Before the day of the strike, they organised a workers’ conference in Bombay. On the evening of 6 November 1938, 10 lakh workers gathered at the Kamgar Maidan at Parel—a sign that the next day’s strike was going to be successful.34 The responsibility of organising this meeting was given to Madke Bua Dolas, Sambhaji Gaikwad and his Mahar Dnyati Panchayat. The meeting was indeed a big success. This workers’ struggle led to the emergence of Ambedkar as a labour leader on the national scene (Omvedt 2011: xiv).
The rally, a huge procession, started from the Kamgar Maidan and wending its course through Parel, Lalbaug and Delisle Road ended at the Jambori Maidan at Worli. Workers gathered to listen to the fiery speeches of Ambedkar, Jamnadas Mehta, S A Dange and other labour leaders.35 Indulal Yagnik, a communist leader from Gujarat, asked the workers to break the “black bill.” Dange lashed out at Congress leaders. Ambedkar asked the workers to take over power by electing their own representatives in the legislative bodies: he, therefore, ruled out any revolutionary agenda. But this stand did not prevent him from sharing the platform with communist leaders like Dange (Jaffrelot 2005: 79).
On the day of the strike in the industrial part of the city, in the morning, every man was at his post, in front of the mill gates, at the mouth of every street converging on the main roads. In the morning, the mill whistles blew and the mill gates were flung open. However, neither did a municipal sweeper nor a single drainage worker come out to keep the city clean. Thousands of shops refused to open their doors, thousands of hawkers refused to embark on the usual trek along the city’s streets, and thousands of peddlers refused to ply their goods on this day.36
In Bombay, the strike was joined by approximately half of all mill-hands. Policemen opened fire on unarmed workers at three different places. Two persons died and more than 14 workers were seriously wounded while 633 sustained injuries. The Janata condemned the Congress notion of non-violence and pro-capitalist position.37
In his assembly speech against the bill, Ambedkar said that the Congress government had brought this bill and was suppressing the workers’ movement because it knew that workers were strong crusaders for the peasant movement. Therefore, it tried to break the links between rural and urban struggles against the Congress government. The strike was considered remarkable and its success was attributed to the ILP; as Dhananjay Keer (2009: 313) states, out of 2,500 volunteers engaged in organising the strike 90% were ILP men.

● Directions:
According to the passage on the 1938 Bombay strike, where did the rally that started from the Kamgar Maidan end? The rows that come next are separate material, unrelated to the passage on the 1938 Bombay strike.

● Data excerpts:
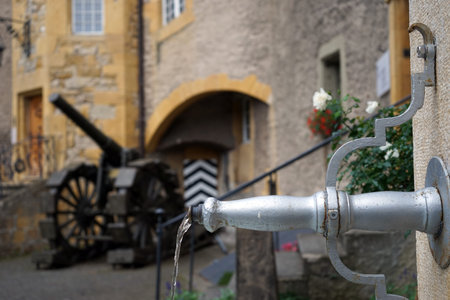 MURTEN, SWITZERLAND - CIRCA AUGUST 2015 Fountain and old gun in the inner yard of castle
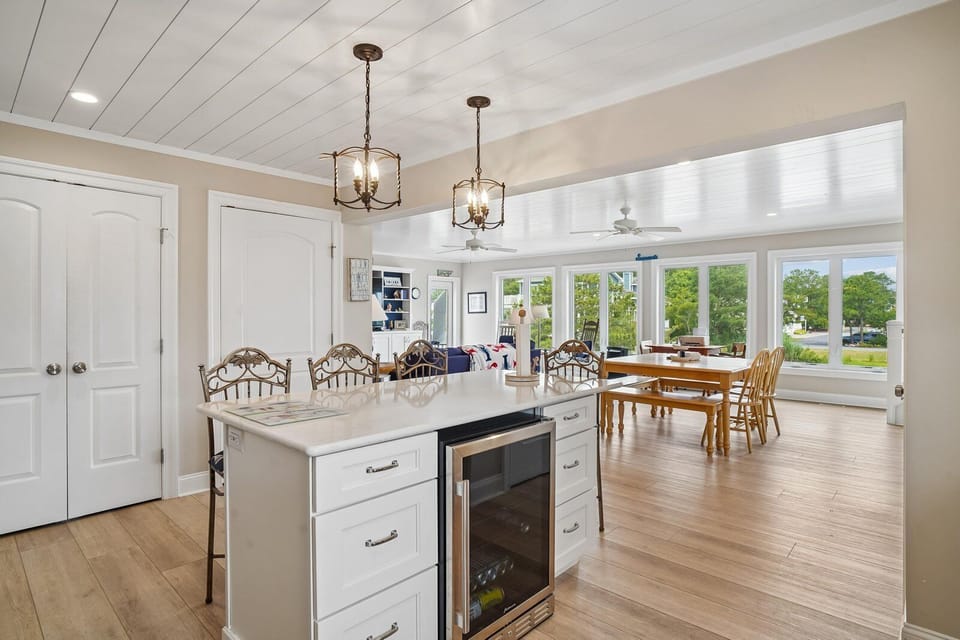 Step into your bright, open-concept space where natural light floods through expansive windows. Your kitchen island invites casual conversation while ceiling fans keep you comfortable on warm afternoons.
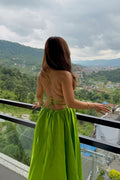 A woman stands on a balcony wearing a bright lime green backless maxi dress, looking out over a scenic mountain valley with green hills and buildings under a cloudy sky.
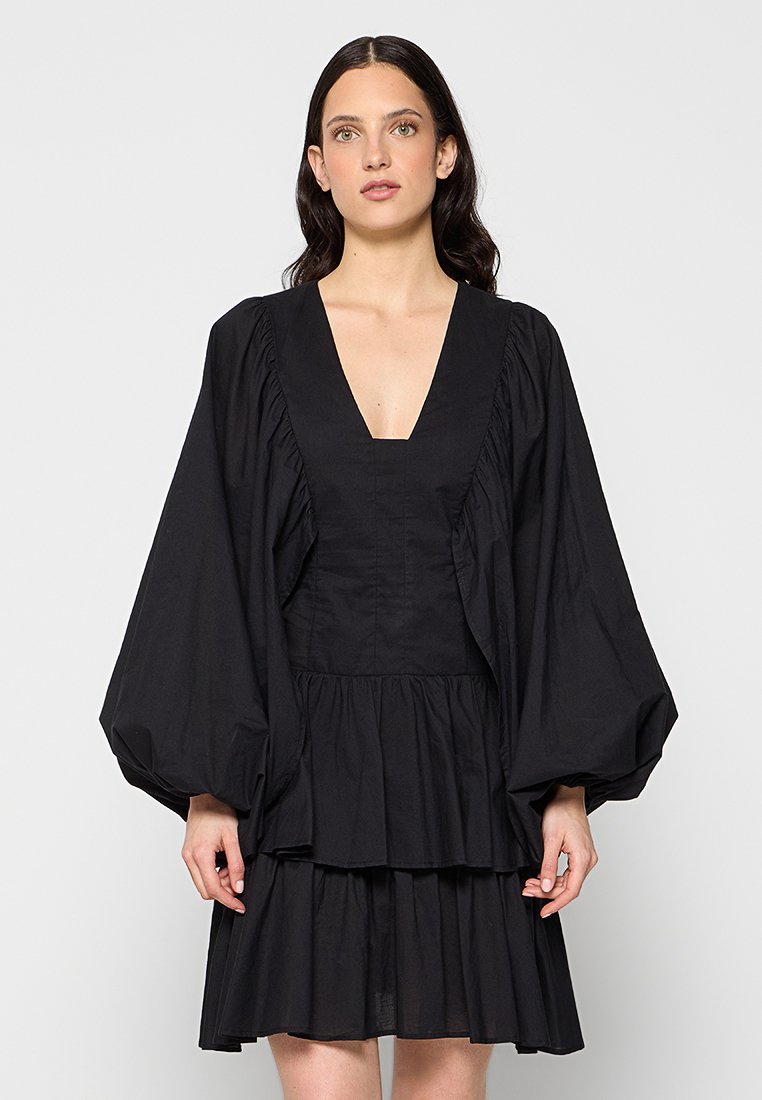 Schwarzes Kleid mit tiefem V-Ausschnitt, puffierten langen Ärmeln und gestuftem Rüschensaum. Hergestellt aus einem leichten Stoff mit glatter Textur.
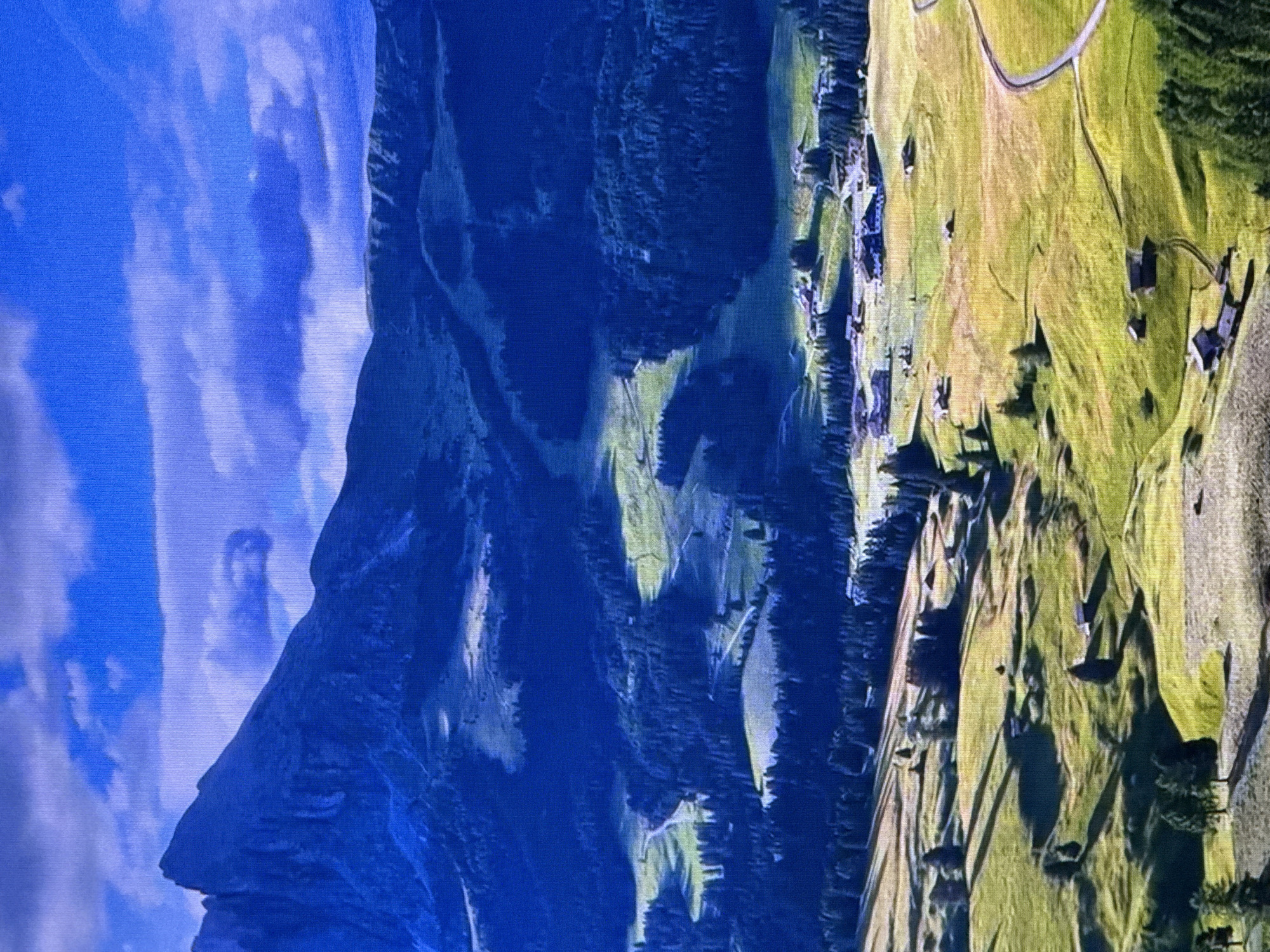 This is an aerial, high-angle landscape photograph of a mountainous region with scattered farmhouses and dense forests. The scene is characterized by rolling green hills bathed in sunlight, with dark, shadowed valleys and a prominent, jagged mountain peak in the background. A winding road is visible in the lower right section of the image, leading through the terrain. The sky above is a vibrant blue, dotted with white and gray clouds. The image does not depict any urban environments, people, or activities. It is a natural landscape and therefore not located in Dubai, United Arab Emirates.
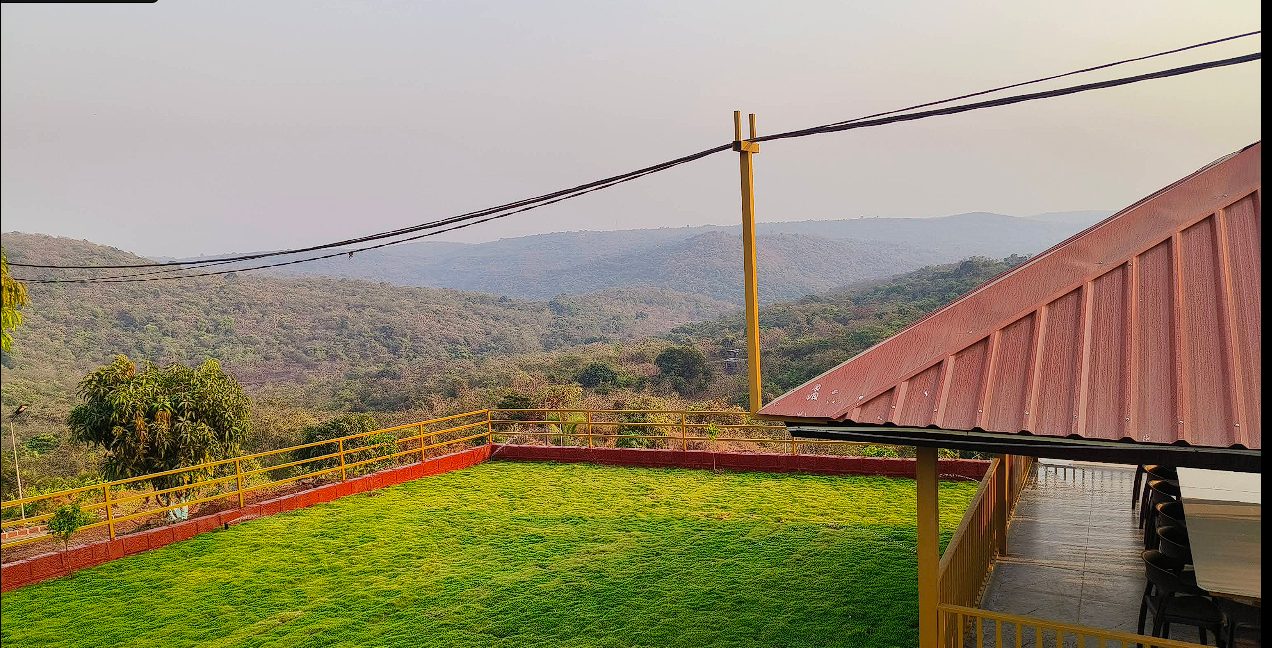 Peaceful landscape view from Raigad cottages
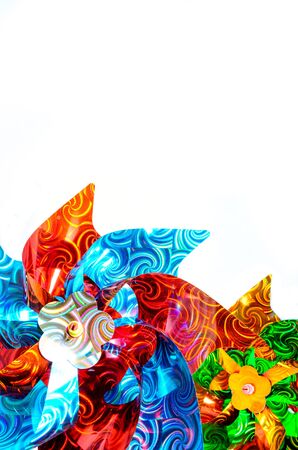 Children's colorful toy pinwheel on white backgroundの写真素材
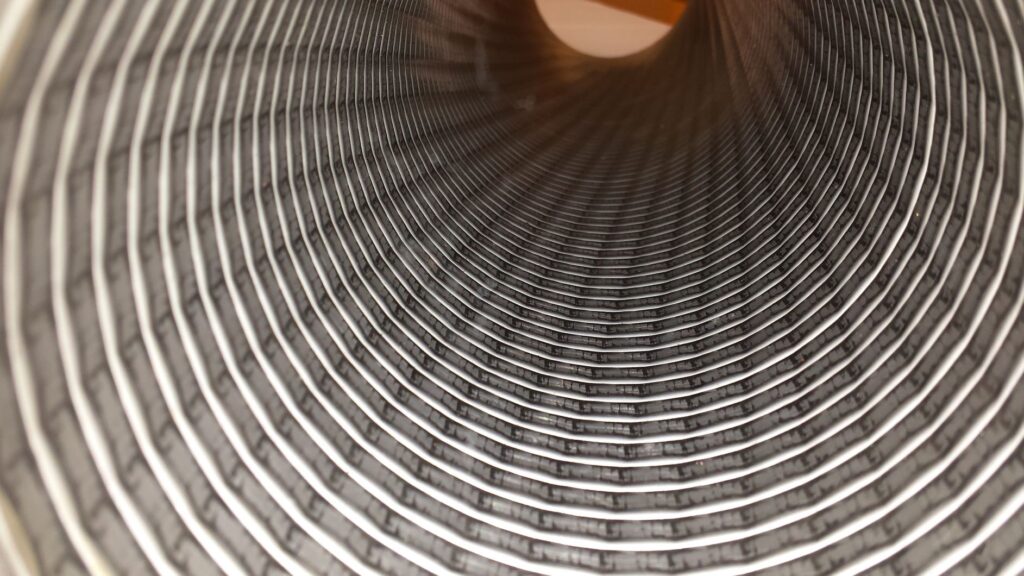 Image illustrating grain handling hoses in action, transferring grains from fields to storage facilities.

● Exercise answer:
It ended at the Jambori Maidan at Worli.